Par ses écritures parvenues au greffe le 5 novembre 2021 auxquelles s'est référé et qu'a développées son représentant à l'audience, la caisse demande à la cour, au visa des dispositions de l'article 468 du code de procédure civile, des articles L. 411-1 et suivants du code de la sécurité sociale, de :

- confirmer le jugement en tout point ;

- constater que la société n'a émis aucune réserve lors de la déclaration de l'accident du travail de M. [H] et que la caisse n'était pas tenue de mettre en oeuvre les dispositions de l'article R. 441-11 du code de la sécurité sociale avant de prendre sa décision, s'agissant d'une prise en charge d'emblée ;

- dire que, dans ses rapports avec la société, la caisse établit la matérialité de l'accident du travail de M. [H] et que la présomption d'imputabilité s'applique et qu'elle n'est aucunement détruite par la société, par la preuve de l'origine totalement étrangère de la lésion au travail ;

- déclarer opposable à la société la décision de prise en charge de l'accident du travail de M. [H] ;

- condamner la société au paiement de 1 000 euros au titre de l'article 700 du code de procédure civile et aux entiers paiements de l'instance ;

- déclarer en conséquence la société mal fondée dans ses prétentions pour la débouter de son appel.

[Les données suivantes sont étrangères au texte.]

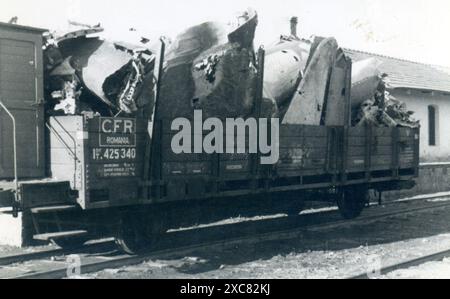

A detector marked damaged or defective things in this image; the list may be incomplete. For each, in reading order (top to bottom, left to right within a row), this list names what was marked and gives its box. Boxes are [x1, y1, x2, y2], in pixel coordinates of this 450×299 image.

damaged airplane debris [38, 10, 418, 129]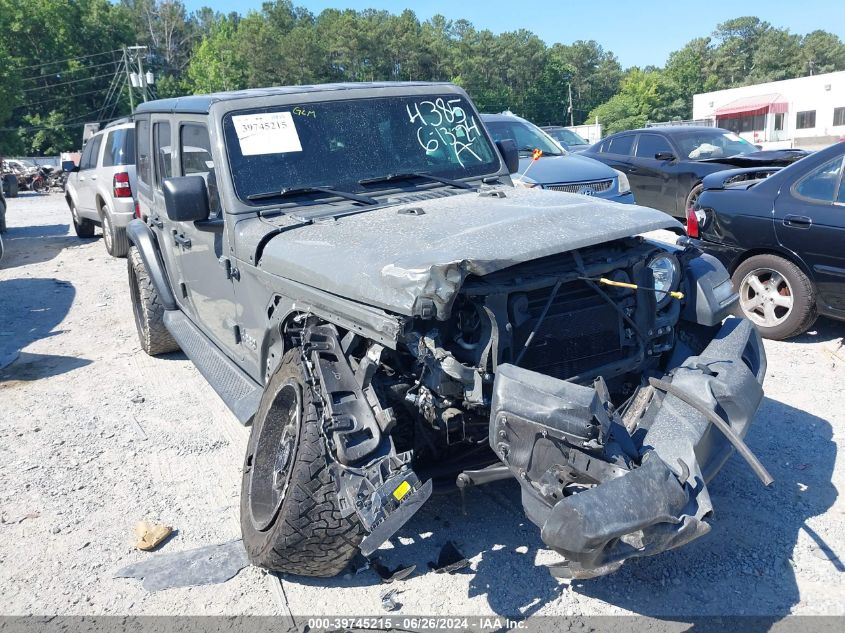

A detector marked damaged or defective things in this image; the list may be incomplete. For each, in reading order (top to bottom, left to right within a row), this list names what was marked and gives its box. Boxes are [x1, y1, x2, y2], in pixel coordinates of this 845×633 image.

crumpled hood [516, 152, 612, 184]
damaged jeep wrangler [127, 81, 772, 580]
crumpled hood [258, 186, 680, 316]
destroyed headlight [648, 251, 680, 308]
crushed front bumper [492, 318, 768, 576]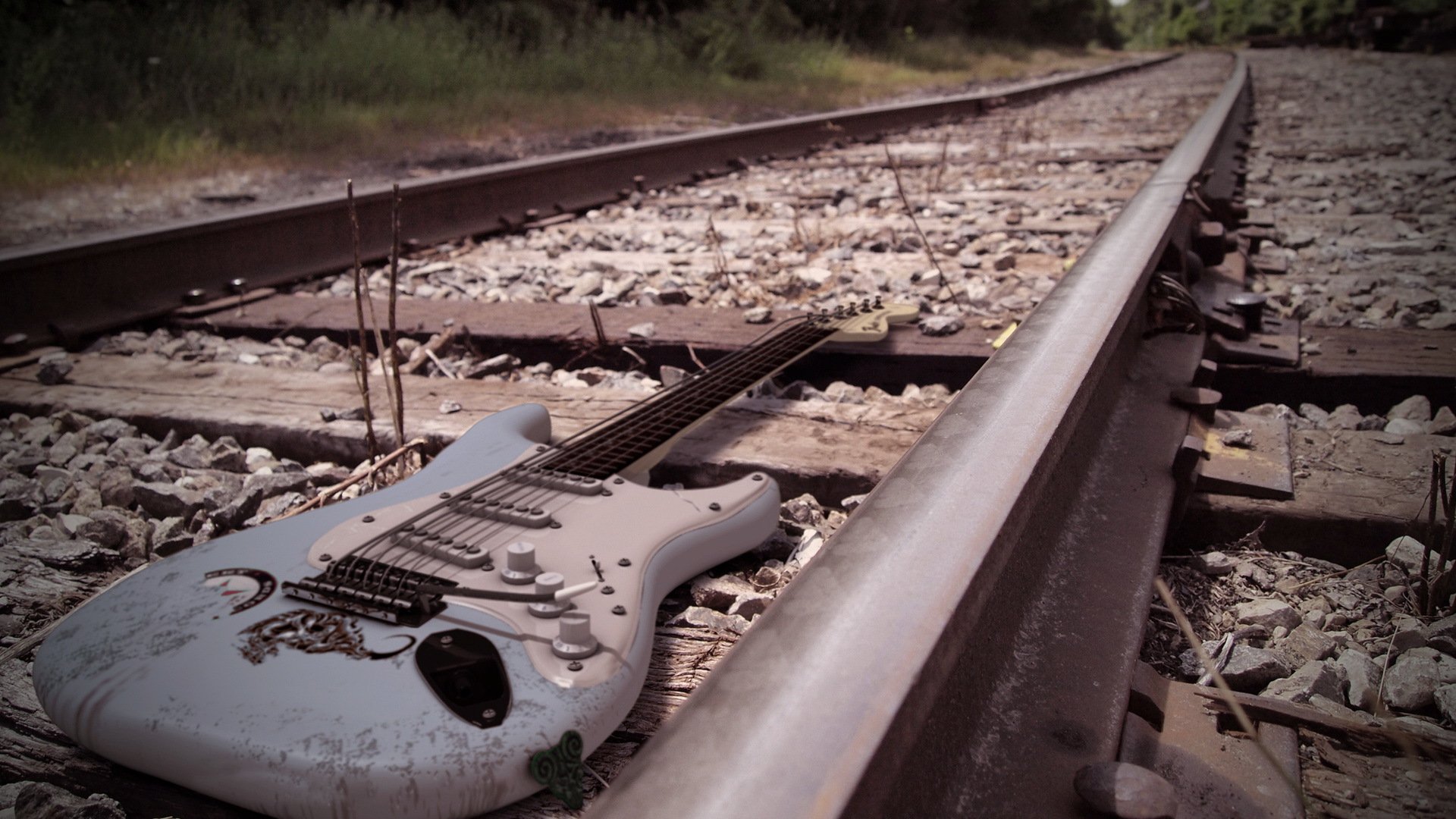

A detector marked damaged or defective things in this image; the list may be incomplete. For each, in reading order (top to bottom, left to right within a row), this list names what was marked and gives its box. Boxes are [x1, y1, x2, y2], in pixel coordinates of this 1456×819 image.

rusty rail [0, 54, 1170, 347]
rusty rail [585, 54, 1257, 810]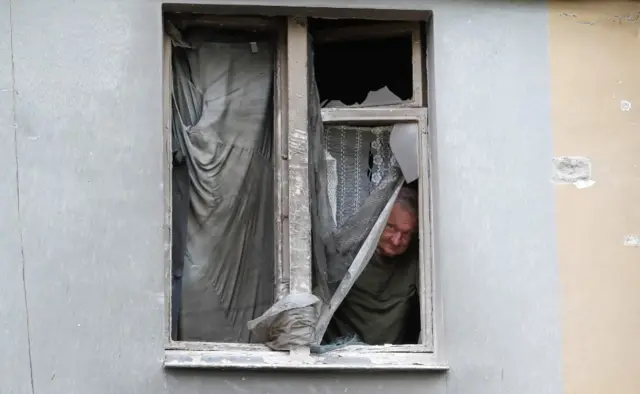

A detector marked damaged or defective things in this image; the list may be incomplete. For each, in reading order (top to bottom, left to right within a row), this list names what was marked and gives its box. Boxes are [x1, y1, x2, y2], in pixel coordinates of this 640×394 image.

peeling paint [552, 156, 596, 189]
damaged wall [548, 1, 640, 392]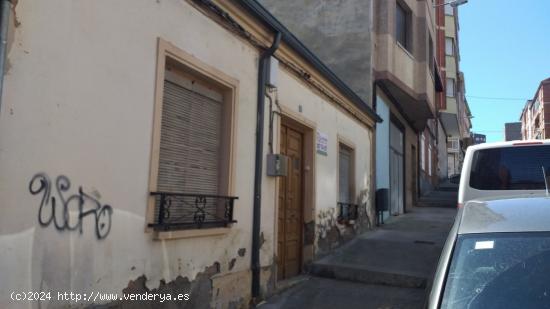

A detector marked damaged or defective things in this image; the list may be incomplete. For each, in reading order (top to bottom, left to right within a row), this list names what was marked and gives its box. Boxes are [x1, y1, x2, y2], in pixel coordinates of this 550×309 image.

peeling plaster wall [0, 0, 262, 306]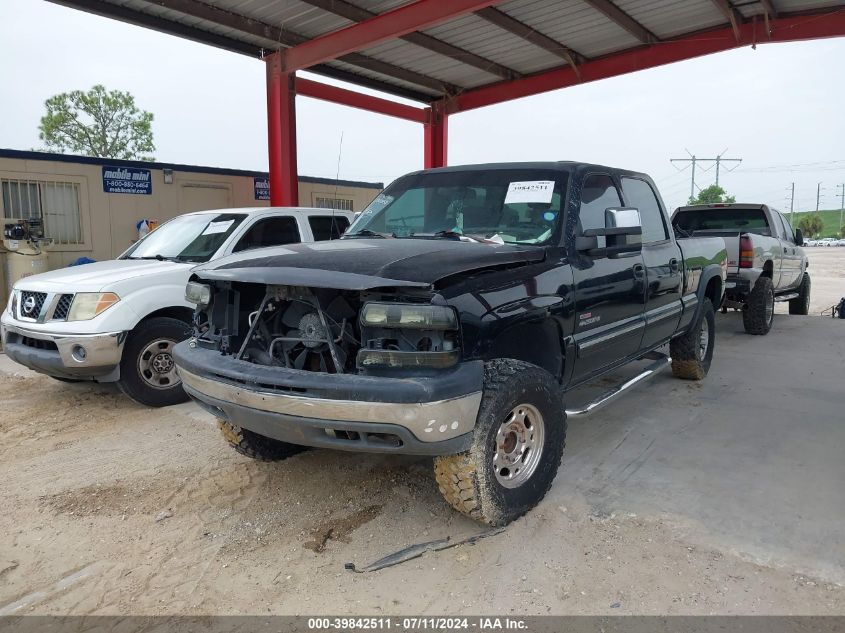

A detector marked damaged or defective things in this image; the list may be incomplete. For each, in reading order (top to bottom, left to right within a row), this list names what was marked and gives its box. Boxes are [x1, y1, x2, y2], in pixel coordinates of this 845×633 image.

Pour un plus ample exposé des moyens et prétentions des parties, la cour, conformément à l'article 455 du code de procédure civile, renvoie aux conclusions susvisées.

MOTIFS DE LA DÉCISION :

1 - Sur le caractère contradictoire de la procédure menée par la caisse:

Selon l'article R. 441-11, III, du code de la sécurité sociale, dans sa rédaction issue du décret n°2009-938 du 29 juillet 2009, applicable au litige, en cas de réserves motivées de l'employeur ou si elle l'estime nécessaire, la caisse envoie, avant décision à l'employeur et à la victime d'un accident du travail ou d'une maladie professionnelle, un questionnaire portant sur les circonstances ou la cause de l'accident ou de la maladie, ou procède à une enquête auprès des intéressés.

Constituent des réserves motivées de la part de l'employeur, au sens des dispositions précitées, toute contestation du caractère professionnel de l'accident portant sur les circonstances de temps et de lieu de celui-ci ou sur l'existence d'une cause totalement étrangère au travail.

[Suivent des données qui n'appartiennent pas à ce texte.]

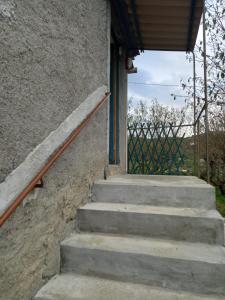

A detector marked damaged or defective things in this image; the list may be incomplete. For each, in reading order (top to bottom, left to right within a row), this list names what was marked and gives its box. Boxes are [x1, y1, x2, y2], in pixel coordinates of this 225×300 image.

rusty metal pipe handrail [0, 92, 110, 226]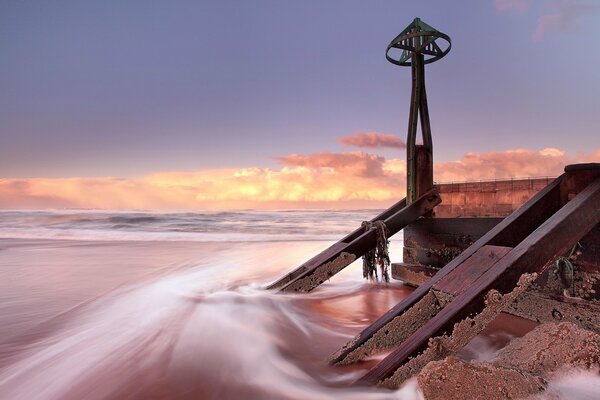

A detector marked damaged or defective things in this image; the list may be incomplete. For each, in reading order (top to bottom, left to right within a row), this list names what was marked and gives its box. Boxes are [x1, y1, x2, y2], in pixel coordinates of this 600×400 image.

rusty metal structure [386, 16, 448, 203]
rusty metal structure [270, 17, 600, 390]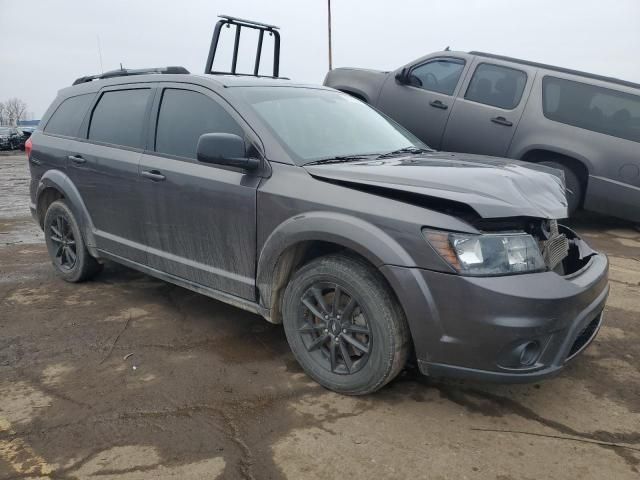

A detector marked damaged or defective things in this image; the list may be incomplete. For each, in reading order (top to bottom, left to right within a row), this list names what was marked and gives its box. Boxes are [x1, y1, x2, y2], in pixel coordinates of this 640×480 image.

crumpled hood [304, 152, 568, 219]
damaged headlight [424, 230, 544, 276]
cracked pavement [0, 155, 636, 480]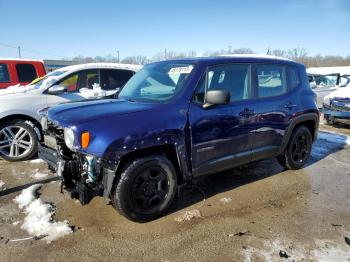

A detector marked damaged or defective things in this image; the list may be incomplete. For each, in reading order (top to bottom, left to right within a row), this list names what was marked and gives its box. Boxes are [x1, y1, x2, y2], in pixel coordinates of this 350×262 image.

crumpled front end [38, 116, 116, 205]
damaged front bumper [38, 143, 117, 205]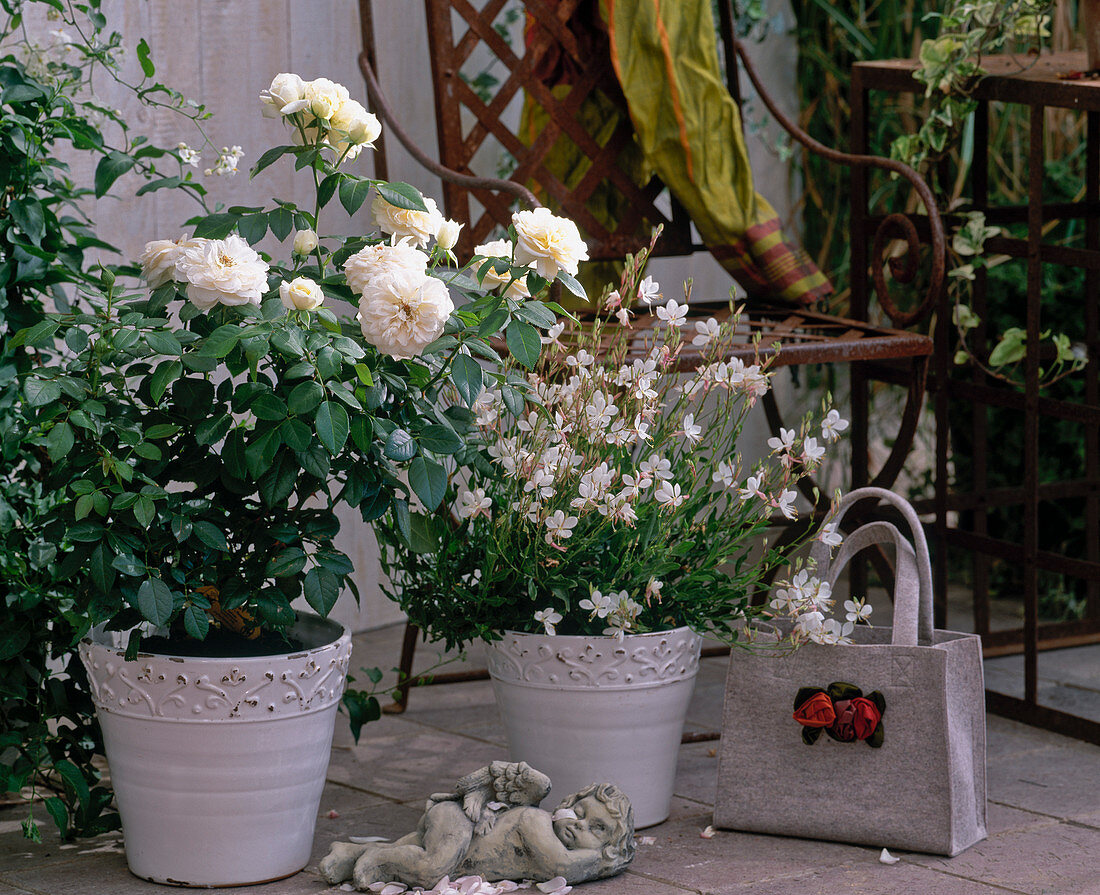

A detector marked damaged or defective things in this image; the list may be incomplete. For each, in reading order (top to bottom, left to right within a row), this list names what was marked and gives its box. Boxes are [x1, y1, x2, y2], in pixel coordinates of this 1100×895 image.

En l'espèce, il n'est pas justifié par la société de l'envoi d'une lettre de réserves en sus de la déclaration d'accident du travail.

La société considère que la seule mention, sur la déclaration d'accident du travail, de ce que « M. [H] nous informe qu'il avait déjà une gêne à ce bras », constitue des réserves motivées au sens de l'article sus-visé de sorte que la caisse aurait dû procéder à une instruction.

Or, cette mention, qui n'est que la simple reprise des dires du salarié dont la société ne justifie pas s'être appropriée les termes aux fins de contestation du caractère professionnel de l'accident déclaré, ne saurait valoir à titre de réserves motivées.

Dès lors, en l'absence de réserves, la caisse, qui a fait le choix d'une prise en charge d'emblée, n'était pas tenue de procéder à l'instruction du dossier consistant soit à adresser un questionnaire portant sur les circonstances ou la cause de l'accident ou à procéder à une enquête auprès des intéressés.

Les premiers juges seront approuvés en ce qu'ils ont rejeté ce moyen.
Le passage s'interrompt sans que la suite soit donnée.